UPDATE: S.B. 233 was signed by the governor on May 31, 2019.
On May 28, the Colorado Supreme Court rendered two decisions concluding that holding companies with no property or payroll do not satisfy the statutory requirement of an ‘includable corporation’ necessary to be a member of a Colorado combined group. The Court found support in a Colorado Department of Revenue regulation ‘unambiguously’ providing that a corporation with no property and payroll of its own may not be included in a combined return.

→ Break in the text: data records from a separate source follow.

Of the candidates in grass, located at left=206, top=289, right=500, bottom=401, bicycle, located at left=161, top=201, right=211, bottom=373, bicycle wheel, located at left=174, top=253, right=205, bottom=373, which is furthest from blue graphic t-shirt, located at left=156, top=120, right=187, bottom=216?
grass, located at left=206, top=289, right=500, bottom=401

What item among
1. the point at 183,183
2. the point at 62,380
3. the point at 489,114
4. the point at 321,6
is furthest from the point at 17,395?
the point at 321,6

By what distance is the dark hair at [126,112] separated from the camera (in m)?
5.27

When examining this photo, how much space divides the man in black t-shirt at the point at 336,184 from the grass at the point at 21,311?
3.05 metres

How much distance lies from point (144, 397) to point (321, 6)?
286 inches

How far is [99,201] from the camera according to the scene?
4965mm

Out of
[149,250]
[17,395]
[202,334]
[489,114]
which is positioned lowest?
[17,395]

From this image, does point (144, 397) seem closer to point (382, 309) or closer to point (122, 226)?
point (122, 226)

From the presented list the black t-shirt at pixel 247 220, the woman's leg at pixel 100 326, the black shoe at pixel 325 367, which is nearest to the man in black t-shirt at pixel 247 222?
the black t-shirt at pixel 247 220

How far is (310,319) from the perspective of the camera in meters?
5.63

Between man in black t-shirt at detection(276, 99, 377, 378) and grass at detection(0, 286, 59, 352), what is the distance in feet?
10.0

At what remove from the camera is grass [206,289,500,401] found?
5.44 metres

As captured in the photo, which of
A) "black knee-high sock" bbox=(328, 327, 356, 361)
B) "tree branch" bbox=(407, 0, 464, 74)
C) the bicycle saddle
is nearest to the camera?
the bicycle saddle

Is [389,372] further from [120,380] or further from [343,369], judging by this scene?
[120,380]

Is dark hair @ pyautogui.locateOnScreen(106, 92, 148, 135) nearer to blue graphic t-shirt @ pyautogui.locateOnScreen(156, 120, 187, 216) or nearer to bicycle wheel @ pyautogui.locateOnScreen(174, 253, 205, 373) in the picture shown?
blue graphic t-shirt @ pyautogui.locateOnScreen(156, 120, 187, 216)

Additionally, the Court ruled that the Department could not assert its discretionary allocation powers to adjust the taxpayers’ income because allowing such an adjustment would render meaningless Colorado’s statutory objective test for a combined group member and because the Department failed to prove that such an adjustment was necessary to ‘avoid abuse.’
Although the enactment of S.B. 19-233 would include a holding company with no property or payroll as a member of a Colorado combined group, such treatment would only be effective prospectively, rendering the Agilent and Oracle decisions relevant for open tax years.
Additionally, the Agilent and Oracle decisions remain instructive for their determinations regarding the Department’s use of discretionary allocation. Consistent with the Court’s opinion, the Department may be burdened with having to show something beyond a taxpayer’s reduced tax liability and prove taxpayer abuse in order to exercise its discretionary allocation powers.